In the passage about Joe's flea-market compact discs, what price did he pay for each disc?

■ **Passage to read**
+===+

ID: 1212490 • Letter: J

Question

Joe tells of the following story:

"I bought a couple of rare compact discs for $5 each from a local flea market. The guy obviously didn't know what they were worth as it was priced the same as his other discs. I actually told him that they are worth a lot more than what he was asking. I don't know if he thought I was messing with him but he snarkily replied: 'Mate, you're welcome to pay me more if you want to.'"

What economic idea do you think Joe is getting at here, relating to how he ends up paying less than the compact disc is worth to him? If Joe actually ended up paying more for the compact discs, do you think his actions would be consistent with our principle of maximization? Explain.   

Explanation / Answer

The consumer surplus is the difference between the price the consumer wants to pay for the commodity and the market price of the good summing over the quantity consumers buys. The price that the consumer is wants to pay is the demand price and the price the consumer ended up paying is the equilibrium or market price. The ability of a buyer or producer to extract the consumer surplus is called the market power.

The theory of profit maximization implies if a firm has market power then it can extract the consumer surplus as much as it wants. Then if the seller is aware of the market power he has, he would have charged more for the CDs, as much as the buyers wants to pay. This is exactly what is done in auction. So if the consumer ended up paying more, it would have been consistent with the principle of maximization.

+===+

■ **Data supplied**
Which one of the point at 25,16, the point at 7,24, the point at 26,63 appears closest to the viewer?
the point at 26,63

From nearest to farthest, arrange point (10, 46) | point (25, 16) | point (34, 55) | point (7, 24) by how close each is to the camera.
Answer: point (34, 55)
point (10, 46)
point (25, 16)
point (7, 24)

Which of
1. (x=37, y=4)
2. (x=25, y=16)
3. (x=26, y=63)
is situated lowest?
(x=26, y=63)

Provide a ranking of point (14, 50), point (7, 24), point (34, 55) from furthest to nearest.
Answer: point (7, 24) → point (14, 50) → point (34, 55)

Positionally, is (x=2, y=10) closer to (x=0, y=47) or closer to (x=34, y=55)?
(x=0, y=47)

+===+

■ **Answer to this problem**
$5 each.